====== Lesetext
Widersprüchliche Zeugenaussagen: Hilfsbereit oder Machtmensch?

Das Gericht ging auch der Frage nach, was für ein Mensch der Angeklagte sei. Dazu hätten die Aussagen der Zeuginnen und Zeugen nicht weiter auseinanderliegen können. Eine ehemalige Bewohnerin beschrieb den 54-Jährigen als "guten Menschen", der "immer allen helfen" wollte. So habe er sie etwa beim Erstellen von Bewerbungen unterstützt. Weitere gaben an, der Mann spreche viele Sprachen, sei sehr hilfsbereit und immer für alle da.

Andere wiederum nennen den Angeklagten einen Machtmenschen, der sich als Chef, als König, als Gott in der Unterkunft aufgespielt habe. Er habe Bewohnerinnen als "Schlampe" und "Hure" bezeichnet. Als die Vorwürfe gegen ihn laut wurden, soll der Mann einer Zeugin damit gedroht haben, dass er Kontakte zur kurdischen Mafia habe. Die Frau habe in der Folge – auch aus Angst – ihre Arbeit in der Unterkunft gekündigt. Ähnliche Drohungen soll der Angeklagte laut der mutmaßlich Geschädigten auch ihr gegenüber geäußert haben: "Du musst Angst haben, ich bin Kurde, ob ich eingesperrt werde oder nicht, dir wird was passieren", so habe er sich ihr gegenüber geäußert, gab sie bei der Polizei zu Protokoll.
============
Gestellte Aufgabe 1
Gib die Zeilen der Quelldaten von der Zeile mit „How far are“ bis zum Ende der Quelldaten erneut wieder und ersetze darin „observer“ durch „camera“. Alles Übrige bleibt unverändert.
====== Quelldaten
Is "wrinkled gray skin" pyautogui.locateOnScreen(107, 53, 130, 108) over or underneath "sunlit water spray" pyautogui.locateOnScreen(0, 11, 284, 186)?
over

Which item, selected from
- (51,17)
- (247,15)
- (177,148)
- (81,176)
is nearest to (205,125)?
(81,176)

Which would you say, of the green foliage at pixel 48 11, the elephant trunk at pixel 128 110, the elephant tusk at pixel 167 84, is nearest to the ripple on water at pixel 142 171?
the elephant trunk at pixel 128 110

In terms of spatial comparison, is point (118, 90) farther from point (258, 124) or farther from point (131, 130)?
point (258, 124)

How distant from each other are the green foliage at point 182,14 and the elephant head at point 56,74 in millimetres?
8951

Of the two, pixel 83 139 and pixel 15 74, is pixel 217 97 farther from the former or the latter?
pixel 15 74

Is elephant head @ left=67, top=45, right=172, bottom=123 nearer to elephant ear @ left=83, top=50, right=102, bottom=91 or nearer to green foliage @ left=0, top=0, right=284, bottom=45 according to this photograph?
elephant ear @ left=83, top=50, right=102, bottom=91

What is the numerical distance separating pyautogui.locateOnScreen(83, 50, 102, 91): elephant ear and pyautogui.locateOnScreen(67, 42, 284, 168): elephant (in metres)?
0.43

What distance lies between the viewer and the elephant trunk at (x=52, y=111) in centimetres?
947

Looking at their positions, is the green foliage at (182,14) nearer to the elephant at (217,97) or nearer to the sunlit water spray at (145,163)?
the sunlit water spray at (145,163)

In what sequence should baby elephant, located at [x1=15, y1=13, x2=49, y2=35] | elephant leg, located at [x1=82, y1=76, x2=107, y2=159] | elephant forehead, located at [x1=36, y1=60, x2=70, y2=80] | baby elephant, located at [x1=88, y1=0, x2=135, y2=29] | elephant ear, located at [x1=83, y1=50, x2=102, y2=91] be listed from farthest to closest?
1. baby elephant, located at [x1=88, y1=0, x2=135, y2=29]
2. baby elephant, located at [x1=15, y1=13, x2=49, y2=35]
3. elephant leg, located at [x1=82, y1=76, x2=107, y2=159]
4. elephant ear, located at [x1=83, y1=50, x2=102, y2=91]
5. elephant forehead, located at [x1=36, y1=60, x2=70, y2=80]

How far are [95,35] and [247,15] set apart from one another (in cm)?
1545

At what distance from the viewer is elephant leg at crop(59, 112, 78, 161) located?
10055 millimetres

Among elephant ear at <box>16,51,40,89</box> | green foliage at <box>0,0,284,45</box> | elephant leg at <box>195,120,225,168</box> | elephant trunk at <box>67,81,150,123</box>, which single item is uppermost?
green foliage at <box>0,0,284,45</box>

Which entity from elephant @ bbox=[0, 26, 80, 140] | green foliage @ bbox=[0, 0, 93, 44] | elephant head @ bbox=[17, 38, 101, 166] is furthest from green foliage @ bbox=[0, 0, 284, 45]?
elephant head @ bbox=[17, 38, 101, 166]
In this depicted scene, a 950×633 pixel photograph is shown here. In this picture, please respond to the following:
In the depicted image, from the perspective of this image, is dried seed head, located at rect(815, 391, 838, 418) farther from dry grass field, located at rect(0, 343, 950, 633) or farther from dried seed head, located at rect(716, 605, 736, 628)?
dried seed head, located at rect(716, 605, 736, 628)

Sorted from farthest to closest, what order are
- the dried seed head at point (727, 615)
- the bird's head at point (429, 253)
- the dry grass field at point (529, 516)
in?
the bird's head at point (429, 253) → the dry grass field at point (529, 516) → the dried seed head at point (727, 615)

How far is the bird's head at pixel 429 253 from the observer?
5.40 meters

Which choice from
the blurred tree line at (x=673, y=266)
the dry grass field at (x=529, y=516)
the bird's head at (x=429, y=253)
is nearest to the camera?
============
Gestellte Aufgabe 2
Womit soll der Angeklagte laut dem Lesetext einer Zeugin gedroht haben, als die Vorwürfe gegen ihn laut wurden?

Vollständige Antwort 1
How far are [95,35] and [247,15] set apart from one another (in cm)?
1545

At what distance from the viewer is elephant leg at crop(59, 112, 78, 161) located?
10055 millimetres

Among elephant ear at <box>16,51,40,89</box> | green foliage at <box>0,0,284,45</box> | elephant leg at <box>195,120,225,168</box> | elephant trunk at <box>67,81,150,123</box>, which single item is uppermost?
green foliage at <box>0,0,284,45</box>

Which entity from elephant @ bbox=[0, 26, 80, 140] | green foliage @ bbox=[0, 0, 93, 44] | elephant head @ bbox=[17, 38, 101, 166] is furthest from green foliage @ bbox=[0, 0, 284, 45]?
elephant head @ bbox=[17, 38, 101, 166]
In this depicted scene, a 950×633 pixel photograph is shown here. In this picture, please respond to the following:
In the depicted image, from the perspective of this image, is dried seed head, located at rect(815, 391, 838, 418) farther from dry grass field, located at rect(0, 343, 950, 633) or farther from dried seed head, located at rect(716, 605, 736, 628)?
dried seed head, located at rect(716, 605, 736, 628)

Sorted from farthest to closest, what order are
- the dried seed head at point (727, 615)
- the bird's head at point (429, 253)
- the dry grass field at point (529, 516)
in?
the bird's head at point (429, 253) → the dry grass field at point (529, 516) → the dried seed head at point (727, 615)

How far is the bird's head at pixel 429 253 from the camera?
5.40 meters

Which choice from
the blurred tree line at (x=673, y=266)
the dry grass field at (x=529, y=516)
the bird's head at (x=429, y=253)
is nearest to the camera?

Vollständige Antwort 2
Er soll ihr damit gedroht haben, dass er Kontakte zur kurdischen Mafia habe.